Mitt Romney fails the leadership test


I didn’t begrudge Mitt Romney’s weeks of silence on the debt ceiling, although I understood Democrats’ efforts to prod the Republican front-runner out of hiding. As a political matter, Romney had nothing to gain from engaging in the nitty gritty of deal-making. He could stand above the fray while everyone else squabbled and horse-traded and looked smaller by comparison.

But Romney’s just-announced opposition to the deal is truly deplorable. “As president, my plan would have produced a budget that was cut, capped and balanced - not one that opens the door to higher taxes and puts defense cuts on the table.  President Obama's leadership failure has pushed the economy to the brink at the eleventh hour and 59th minute,” Romney said in a statement. “While I appreciate the extraordinarily difficult situation President Obama's lack of leadership has placed Republican Members of Congress in, I personally cannot support this deal.”

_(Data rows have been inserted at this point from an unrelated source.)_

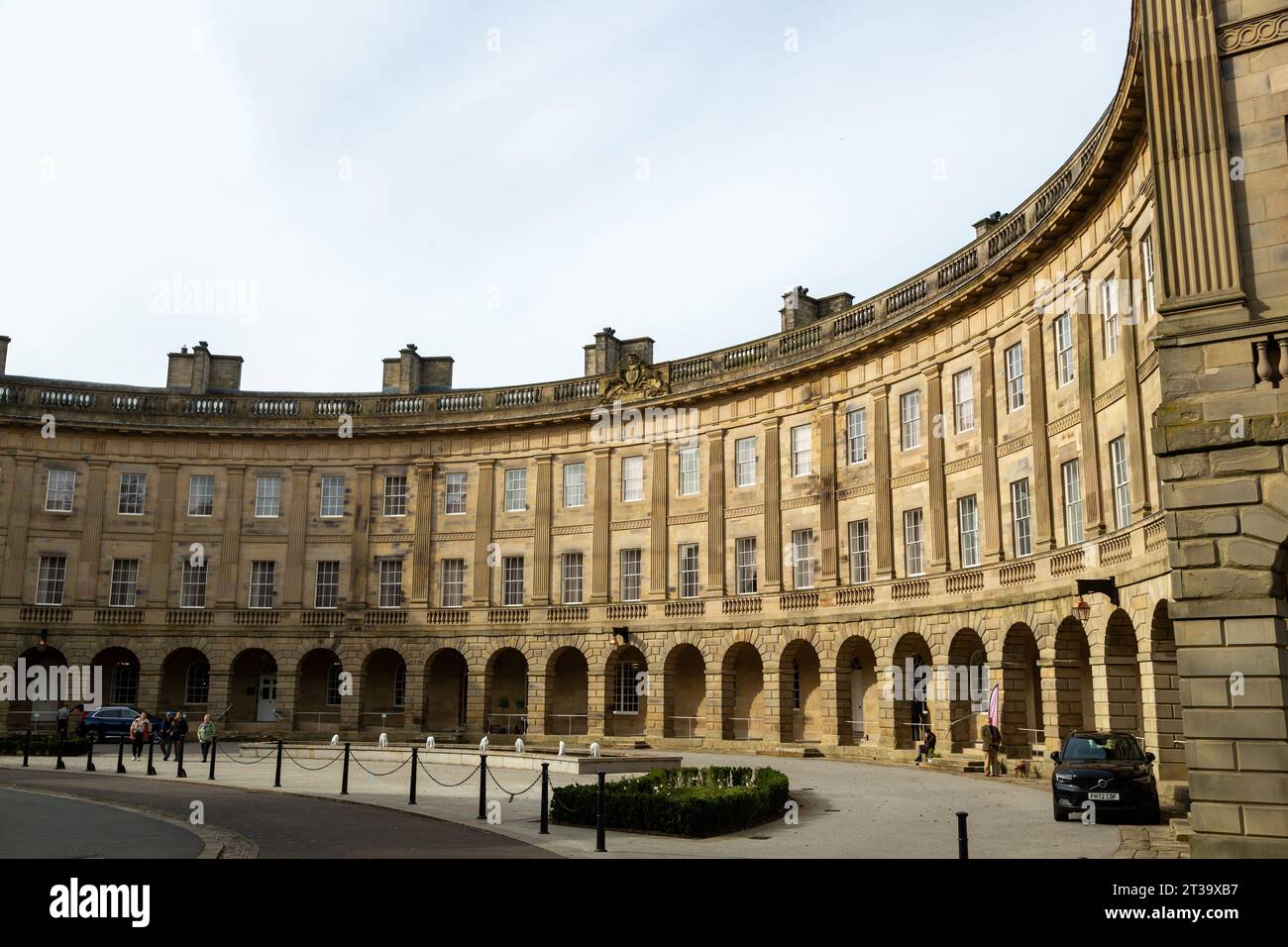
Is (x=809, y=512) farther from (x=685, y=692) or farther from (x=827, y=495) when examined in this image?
(x=685, y=692)

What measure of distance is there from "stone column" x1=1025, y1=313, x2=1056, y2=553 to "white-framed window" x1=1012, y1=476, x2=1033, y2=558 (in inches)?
A: 18.6

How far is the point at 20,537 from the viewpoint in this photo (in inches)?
1775

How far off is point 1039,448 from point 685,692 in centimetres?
1836

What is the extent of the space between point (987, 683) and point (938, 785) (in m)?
6.69

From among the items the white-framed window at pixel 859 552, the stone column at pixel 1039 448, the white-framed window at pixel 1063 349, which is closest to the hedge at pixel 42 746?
the white-framed window at pixel 859 552

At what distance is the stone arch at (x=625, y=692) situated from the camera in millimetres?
42312

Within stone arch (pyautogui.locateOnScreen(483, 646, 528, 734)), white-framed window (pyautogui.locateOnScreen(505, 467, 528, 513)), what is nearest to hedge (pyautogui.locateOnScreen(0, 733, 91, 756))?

Time out for primal scream.

It’s one thing for Romney to pretend that, if only he were president, the Senate would have rolled over and dutifully passed his cut, cap and balance approach. Good luck with that one, President Romney.  It’s one thing for him to jab at the president for a supposed leadership failure pushing “the economy to the brink” without taking into account that the debt ceiling crisis is essentially a Republican creation. 

But is he really calling on Republican lawmakers to vote down the deal? I understand the political allure of this position: Hellooo Tea Party. Take that, Michele Bachmann. But unlike his earlier ducking, this opposition—at the 11th hour and 59th minute, by the way—is completely irresponsible coming from a man who could easily be president. You can only hope that when Mitt Romney talks, House Republicans don’t necessarily listen.

If this man is willing to act so cavalierly in pursuit of the presidency, what would he do in office?